What is the difference between TAR vs CPIO archive file formats?

41

8

I am curious and did a bit of reading but still have questions.

What makes CPIO different than TAR? I was told in another question that tar is for pulling together many files into 1 archive which then is usually gzip'd or bzip'd.

Also I was told TAR cannot compress from STDOUT. I want to archive / compress ZFS snapshots for backups. I was wondering if I could combine CPIO with bzip2 to get this effect.

Or do I have the completely wrong idea? Is that not what CPIO's purpose is?

This is the kind of commands I have came up after reading so Oracle docs on backing up ZFS snapshots.

# Backup snapshot to cpio and bzip2 archive
zfs send media/mypictures@20070607 | cpio -o | bzip2 -9c > ~/backups/20070607.bz2

# Restore snapshot from cpio and bzip2 archive
zfs recieve media/mypictures@20070607 | cpio -i | bunzip2 -c ~/backups/20070607.bz2

ianc1215

Posted 2011-10-07T07:11:34.820

Reputation: 2 884

don't forget pax :P – Janus Troelsen – 2013-04-29T16:26:51.480

Answers

28

Both tar and cpio have a single purpose: concatenate many separate files to a single stream. They don't compress data. (These days tar is more popular due to its relative simplicity – it can take input files as arguments instead of having to be coupled with find as cpio has.)

In your case, you do not need either of these tools; they would have no useful effect, because you don't have many separate files. zfs send already did the same thing that tar would have done. So you don't have any files, only a nameless stream.

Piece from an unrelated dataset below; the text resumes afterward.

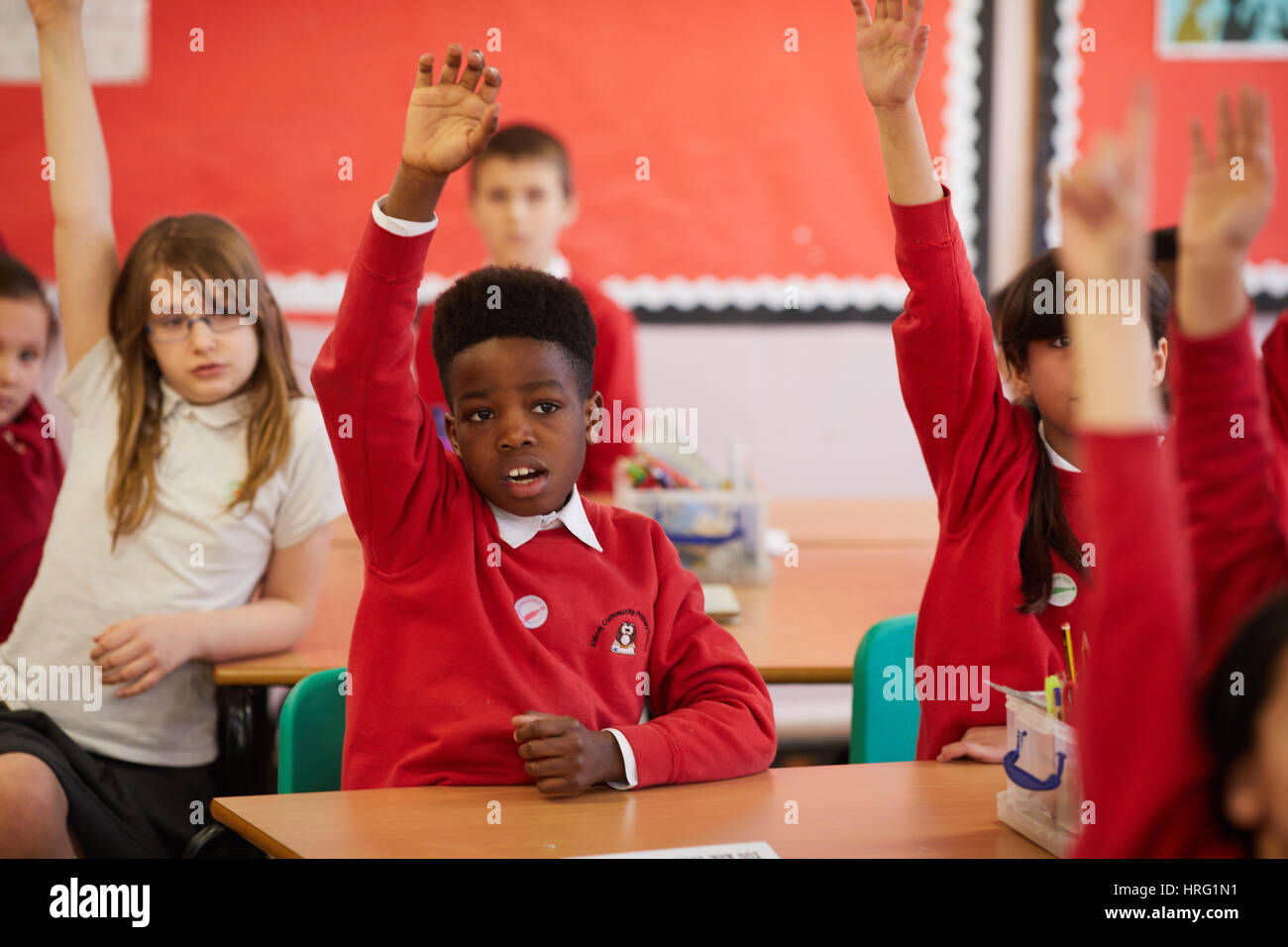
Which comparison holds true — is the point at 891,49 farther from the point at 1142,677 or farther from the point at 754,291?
the point at 754,291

To compress the snapshot, all you have to do is pipe the zfs output through a compression program:

zfs send media/mypictures@20070607 | gzip -c > ~/backups/20070607.gz

gzip -dc ~/backups/20070607.gz | zfs receive media/mypictures@20070607

(You can substitute gzip with xz or bzip2 or any other stream-compression tool, if you want.)

user1686

Posted 2011-10-07T07:11:34.820

Reputation: 283 655

Oh I see, so my ZFS output is NOT files its a data stream? So that would explain why the Oracle examples do not include TAR in the commands. – ianc1215 – 2011-10-07T18:45:24.953

1@Solignis: You can think of it this way: zfs send already does the same that tar would do. – user1686 – 2011-10-18T12:28:51.897

62

In Addition to what was said before by grawity and Paul:

History

In the "old days", cpio (with option -c used) was the tool to use when it came to move files to other UNIX derivates since it was more portable and flexible than tar. But the tar portabilityissues may be considered as solved since the late 1980s.

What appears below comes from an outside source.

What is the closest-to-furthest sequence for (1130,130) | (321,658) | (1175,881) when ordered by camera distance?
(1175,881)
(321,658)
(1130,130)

Unfortunately it was about that time that different vendors mangled up the -c format of cpio (just look at the manual page for GNU cpio and the option -H). At that time tar became more portable than cpio ... It took almost a whole decade until the different UNIX vendors have sorted that out. Having GNU tar and GNU cpio installed was a must for all admins which had to deal with tapes from different sources back then (even nowadays I presume).

User Interface

tar may use a tape configuration file where the administrator would configure the tape drives connected to the system. The user would then just say "Well I'll take tape drive 1" instead of having to remember the exact device node for the tape (which could be very confusing and are also not standarized across different UNIX platforms.

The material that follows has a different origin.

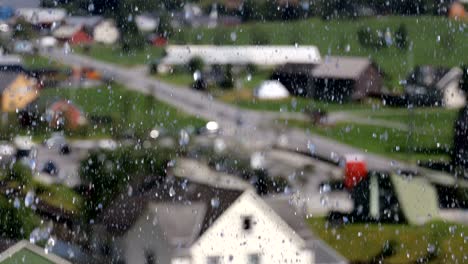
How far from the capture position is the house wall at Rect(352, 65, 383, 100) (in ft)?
5.16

But the main difference is:

tar is able to search directories on its own and takes the list of files or directories to be backed up from command line arguments.

cpio archives only the files or directories it is told to, but does not search subdirectories recursively on it's own. Also cpio gets the list of items to be archived from stdin - this is why it is almost always used in combination with find.

A cpio command often looks frightening to the beginner if compared with tar:

 $ find myfiles -depth -print0 | cpio -ovc0 | gzip -7 > myfiles.cpio.gz
 $ tar czvf myfiles.tar.gz myfiles

I think that's the main reason why most people use tar to create archive files: For simple tasks like bundling a complete directory its just easier to use.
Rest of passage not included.